The prominence of Charles Eliot Norton among the New England cultural elite at mid-century gives special interest to his early review of Leaves of Grass. Still in his twenties in 1855, when he reviewed the book for Putnam's Monthly Magazine, Norton would have a lengthy, widely influential career at Harvard as a scholar, critic, and teacher. More reverent toward the literary past than Whitman, Norton shared with the new poet a humanist view of the power of art—and the moral example of the artist—to lift a nation out of mediocrity and materialism. Yet it is primarily the language of Leaves, its rough, slangy colloquialism, that most excited—and affronted—Norton. The poems seem to him "gross yet elevated," a "mixture of Yankee transcendentalism and New York rowdyism" ("Walt Whitman's" 15). These opposites perfectly combine, he writes, carrying with them "an original perception of nature, a manly brawn, and an epic directness . . . which belong to no other adept of the transcendental school" ("Walt Whitman's" 15).

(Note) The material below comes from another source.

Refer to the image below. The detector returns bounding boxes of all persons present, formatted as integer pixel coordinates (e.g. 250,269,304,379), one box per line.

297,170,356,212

Concurrently with his review, Norton expressed the same guarded enthusiasm about Whitman in a letter to his friend James Russell Lowell. He even composed a poem of his own in the manner of Whitman, titling it "A Leaf of Grass." Norton did not make known his authorship of the Putnam's review, nor did he publicly discuss Whitman again, though his attendance at a Whitman lecture and contribution to a fund for the poet (both in 1887) suggest that Norton remained at least distantly friendly. For his part, Whitman is silent on Norton, except for a comment to Horace Traubel in 1888 that Norton seems the sort of traditional moralist and scholar who "is bound to distrust a man like me" (Traubel 353).
Bibliography
Hall, David D. "The Victorian Connection." American Quarterly 27 (1975): 561–574.
Norton, Charles Eliot. A Leaf of Grass from Shady Hill. Ed. Kenneth B. Murdock. Cambridge, Mass.: Harvard UP, 1928.

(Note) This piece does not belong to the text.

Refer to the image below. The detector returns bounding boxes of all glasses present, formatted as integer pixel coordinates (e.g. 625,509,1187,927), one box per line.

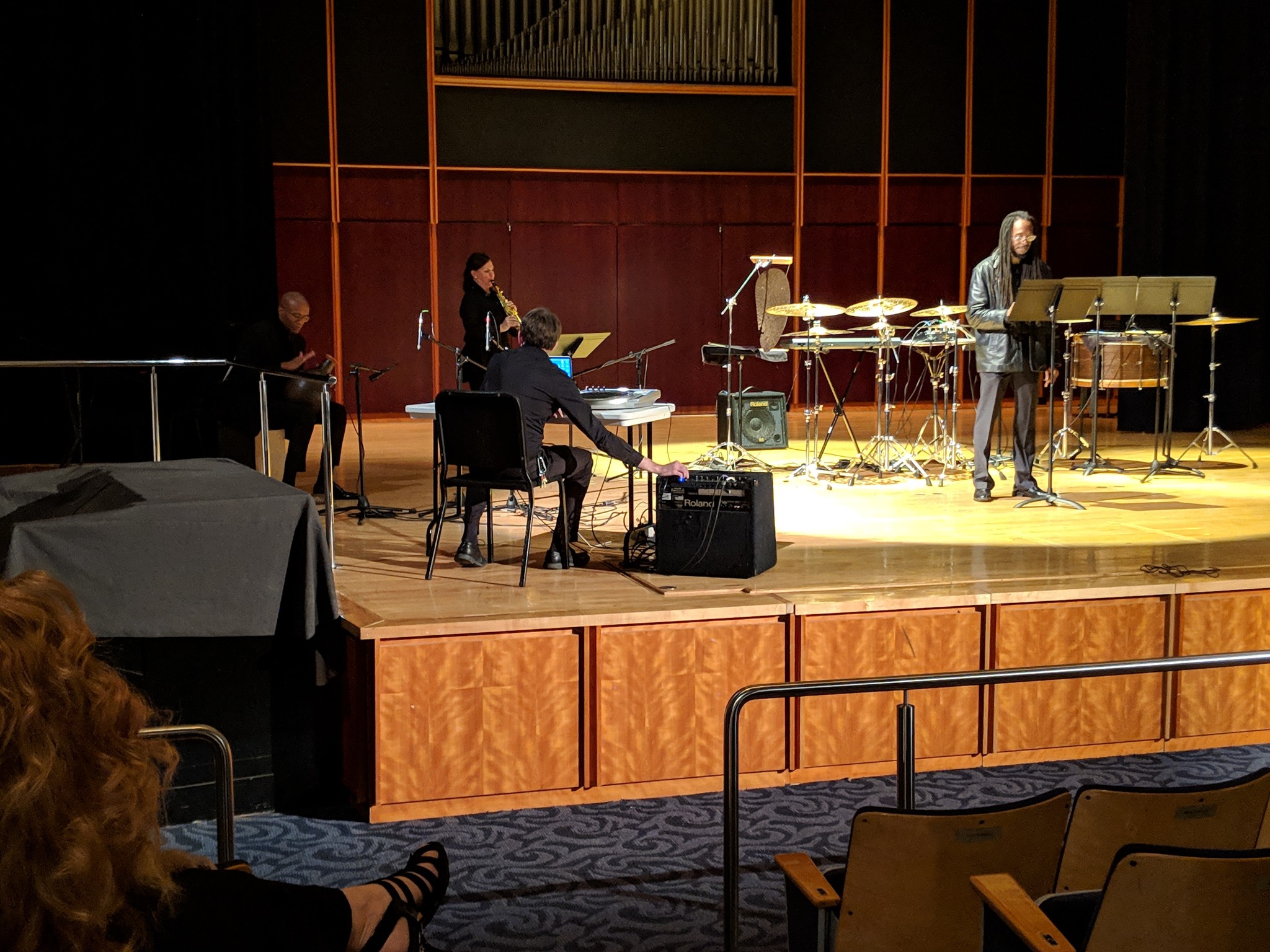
1012,235,1037,242
285,310,310,322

———. "Walt Whitman's Leaves of Grass." 1855. Rpt. in Walt Whitman: The Contemporary Reviews. Ed. Kenneth M. Price. Cambridge: Cambridge UP, 1996. 14–18.
Norton, Sara, and M.A. DeWolfe Howe, eds. Letters of Charles Eliot Norton. Vol. 1. Boston: Houghton Mifflin, 1913.
Rubin, Joan Shelley. The Making of Middle/Brow Culture. Chapel Hill: U of North Carolina P, 1992.
Traubel, Horace. With Walt Whitman in Camden. Vol. 1. Boston: Small, Maynard, 1906.
Vanderbilt, Kermit. Charles Eliot Norton: Apostle of Culture in a Democracy. Cambridge, Mass.: Harvard UP, 1959.